LayerError: Exception passing through layer InputTransform (in pure_fn):
  layer created in file [...]/../clebschnet/layers_trax_tree.py, line 406
  layer input shapes: ShapeDtype{shape:(64, 64), dtype:float64}

  File [...]/../clebschnet/layers_trax_tree.py, line 433, in forward
    x = self.vsmallest_lexicographically(tempx, n_sites).reshape((-1,1) + self.og_lattice)

  File [...]/jax/_src/traceback_util.py, line 139, in reraise_with_filtered_traceback
    return fun(*args, **kwargs)

  File [...]/site-packages/jax/api.py, line 1222, in batched_fun
    out_flat = batching.batch(

  File [...]/site-packages/jax/linear_util.py, line 166, in call_wrapped
    ans = self.f(*args, **dict(self.params, **kwargs))

  File [...]/../clebschnet/layers_trax_tree.py, line 461, in smallest_lexicographically
    return x[jnp.lexsort(sorted_x)[0]]

  File [...]/_src/numpy/lax_numpy.py, line 3932, in lexsort
    return lax.sort((*keys[::-1], iota), dimension=axis, num_keys=len(keys))[-1]
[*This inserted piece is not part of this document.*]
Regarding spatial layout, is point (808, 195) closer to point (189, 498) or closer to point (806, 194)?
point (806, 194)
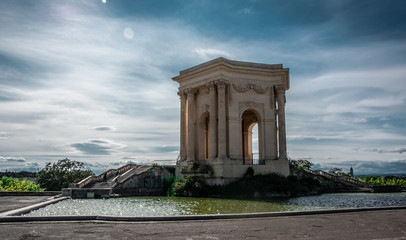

  File [...]/_src/lax/lax.py, line 1414, in sort
    return tuple(sort_p.bind(*operand, dimension=dimension,

  File [...]/site-packages/jax/core.py, line 282, in bind
    out = top_trace.process_primitive(self, tracers, params)

  File [...]/jax/interpreters/batching.py, line 151, in process_primitive
    val_out, dim_out = batched_primitive(vals_in, dims_in, **params)

  File [...]/_src/lax/lax.py, line 5782, in _sort_batch_rule
    return (sort_p.bind(*new_args, dimension=new_dimension, is_stable=is_stable, num_keys=num_keys),

  File [...]/site-packages/jax/core.py, line 282, in bind
    out = top_trace.process_primitive(self, tracers, params)

  File [...]/site-packages/jax/core.py, line 628, in process_primitive
    return primitive.impl(*tracers, **params)

  File [...]/jax/interpreters/xla.py, line 238, in apply_primitive
    compiled_fun = xla_primitive_callable(prim, *unsafe_map(arg_spec, args), **params)

  File [...]/jax/_src/util.py, line 198, in wrapper
    return cached(bool(FLAGS.jax_enable_x64), *args, **kwargs)

  File [...]/jax/_src/util.py, line 191, in cached
    return f(*args, **kwargs)

  File [...]/jax/interpreters/xla.py, line 288, in xla_primitive_callable
    compiled = backend_compile(backend, built_c, options)

  File [...]/jax/interpreters/xla.py, line 352, in backend_compile
    return backend.compile(built_c, compile_options=options)

RuntimeError: Internal: Non-root tuple types are not handled.
hawkinsp commented 3 years ago

This error originates inside XLA, but I'm actually unsure how to produce it. Can you share either a reproduction or an HLO dump?

You can get an HLO dump by running JAX with the environment variable XLA_FLAGS=--xla_dump_to=/tmp/somewhere and zipping up the files you get out. (Note this does essentially share your model's code on Github, if that matters.)

hawkinsp commented 3 years ago

Any updates? Is there a way for me to reproduce this?

hawkinsp commented 3 years ago

Closing. I suspect the bug has already been fixed in newer jaxlibs, and without a way to reproduce it there's nothing we can do. Please reopen if there's a way for us to reproduce the issue at head!